Tax reform is great, say ag experts, if farmers can keep their breaks

President Trump won election partly on his promise of tax reform, boosting the prospects for the first comprehensive overhaul of the tax code in three decades. Witnesses at a House Agriculture Committee hearing said any reform package must retain benefits now available to farmers, such as deducting interest paid on loans and use of cash accounting to calculate income.

The largest U.S. farm group, the American Farm Bureau Federation, also endorsed repeal of the estate tax, a lower tax rate on capital gains when land or other property is sold, and retention of “stepped-up basis” for determining the value of property when it is inherited. Farm groups have campaigned for years to eliminate the estate tax. At present, there is a $5.49 million exemption before the tax is levied.

Farming often is a highly leveraged, ill-liquid business that offers modest returns, said Pat Wolff of the Farm Bureau, which supports lower overall tax rates. “What is needed are tax policies that support high-risk, high-input, capital-intensive businesses like farmers and ranchers that predominantly are sole proprietors and pass-through entities,” she said.

Leaders of the House Ways and Means Committee, which oversees tax law, have released a tax-reform outline that, among many revisions, would eliminate the tax deduction for interest payments, except to offset earned interest.

“As we know, ag operations are highly dependent on credit, both for their day-to-day operations and long-term expansion,” said Doug Claussen from the accounting firm KCoe Isom. “As such, most U.S. farm operations incur a substantial annual interest expense, yet are seldom structured to generate interest income to offset it.”

Farmers typically borrow money when they buy farmland, their greatest asset, so they often pay sizable amounts of interest each year, said Claussen. Ways and Means leaders say they will consider special provisions for the financial services industry to deal with interest expenses. “K-Coe Isom believes agriculture is as uniquely impacted as the financial services industry and supports special rules exempting it from this provision as well,” said Claussen.

Claussen and another tax expert, Christopher Hesse of CliftonLarsonAllen, said cash accounting is an important tool for farmers. There have been proposals in the past to bar use of the accounting method but the Ways and Means blueprint would leave it alone.

Cash accounting is the format used by most households in filling out tax returns. Revenue is tallied and expenses are deducted to arrive at income subject to taxes. Farmers have some control over both sides of the ledger; they can decide when to sell crops or livestock to generate revenue and when to buy items such as fertilizer or a tractor, which creates an expense that may reduce their taxable income.

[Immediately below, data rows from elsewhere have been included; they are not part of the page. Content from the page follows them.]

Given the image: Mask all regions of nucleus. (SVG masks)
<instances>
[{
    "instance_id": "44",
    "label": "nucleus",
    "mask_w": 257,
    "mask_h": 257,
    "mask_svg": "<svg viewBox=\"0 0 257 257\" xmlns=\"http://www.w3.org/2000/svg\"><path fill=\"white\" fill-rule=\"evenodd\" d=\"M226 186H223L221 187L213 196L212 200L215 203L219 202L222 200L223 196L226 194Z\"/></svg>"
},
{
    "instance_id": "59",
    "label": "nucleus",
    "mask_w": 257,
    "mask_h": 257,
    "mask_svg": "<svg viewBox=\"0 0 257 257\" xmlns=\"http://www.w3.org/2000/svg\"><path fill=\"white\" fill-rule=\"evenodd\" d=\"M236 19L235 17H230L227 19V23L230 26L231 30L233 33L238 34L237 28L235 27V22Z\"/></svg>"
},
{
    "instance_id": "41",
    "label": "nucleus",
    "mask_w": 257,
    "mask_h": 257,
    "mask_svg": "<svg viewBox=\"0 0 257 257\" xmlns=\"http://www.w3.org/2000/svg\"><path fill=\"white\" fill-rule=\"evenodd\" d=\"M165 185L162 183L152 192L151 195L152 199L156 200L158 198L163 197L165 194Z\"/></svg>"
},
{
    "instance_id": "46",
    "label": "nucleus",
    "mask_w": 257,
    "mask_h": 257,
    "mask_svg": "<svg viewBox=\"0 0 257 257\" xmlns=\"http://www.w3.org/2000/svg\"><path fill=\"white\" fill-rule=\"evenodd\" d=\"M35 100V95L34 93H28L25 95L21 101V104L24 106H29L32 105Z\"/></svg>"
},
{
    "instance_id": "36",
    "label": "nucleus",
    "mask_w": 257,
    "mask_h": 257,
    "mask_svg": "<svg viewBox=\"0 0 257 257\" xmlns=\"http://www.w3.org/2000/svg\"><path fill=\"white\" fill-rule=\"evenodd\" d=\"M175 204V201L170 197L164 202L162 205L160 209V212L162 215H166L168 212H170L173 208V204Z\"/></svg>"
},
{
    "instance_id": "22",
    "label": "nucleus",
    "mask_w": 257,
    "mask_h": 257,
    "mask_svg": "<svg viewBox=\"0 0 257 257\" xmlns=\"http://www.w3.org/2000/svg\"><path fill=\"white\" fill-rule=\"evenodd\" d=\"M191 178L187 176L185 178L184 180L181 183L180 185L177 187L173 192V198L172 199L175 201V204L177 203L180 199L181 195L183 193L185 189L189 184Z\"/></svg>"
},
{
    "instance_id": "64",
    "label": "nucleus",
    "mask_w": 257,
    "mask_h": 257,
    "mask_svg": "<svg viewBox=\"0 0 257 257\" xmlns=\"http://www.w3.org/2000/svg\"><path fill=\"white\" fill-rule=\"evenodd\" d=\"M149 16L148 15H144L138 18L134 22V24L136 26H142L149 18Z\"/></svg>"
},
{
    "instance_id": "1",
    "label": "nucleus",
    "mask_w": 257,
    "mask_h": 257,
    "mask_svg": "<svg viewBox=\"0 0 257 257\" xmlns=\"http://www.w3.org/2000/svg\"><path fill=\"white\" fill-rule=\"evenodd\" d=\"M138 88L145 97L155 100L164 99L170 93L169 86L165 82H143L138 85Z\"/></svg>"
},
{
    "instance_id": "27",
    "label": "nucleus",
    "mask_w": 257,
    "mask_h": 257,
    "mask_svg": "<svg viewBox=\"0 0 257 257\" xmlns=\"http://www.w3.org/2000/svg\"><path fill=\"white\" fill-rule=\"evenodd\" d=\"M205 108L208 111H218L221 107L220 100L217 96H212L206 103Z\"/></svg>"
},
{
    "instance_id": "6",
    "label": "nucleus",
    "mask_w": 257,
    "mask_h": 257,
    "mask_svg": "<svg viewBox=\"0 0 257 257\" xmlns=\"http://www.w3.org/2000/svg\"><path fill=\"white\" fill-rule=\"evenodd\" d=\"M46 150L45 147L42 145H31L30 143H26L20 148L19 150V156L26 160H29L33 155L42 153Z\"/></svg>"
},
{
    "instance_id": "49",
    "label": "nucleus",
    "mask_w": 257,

Hesse likened cash accounting to an installment plan that allows farmers to “smooth” volatile income and expenses. Claussen said it was a “flexibility” tool, but not a tax avoidance technique.

The senior Democrat on the committee, Collin Peterson, said there was pushback in his Minnesota district against the Section 1031 tax provision that allows people to escape capital gains taxes if they make a “like kind” purchase. “It keeps land prices high,” said Peterson because Section 1031 allows non-farm investors to acquire cropland and crowd out farmers who are looking for land.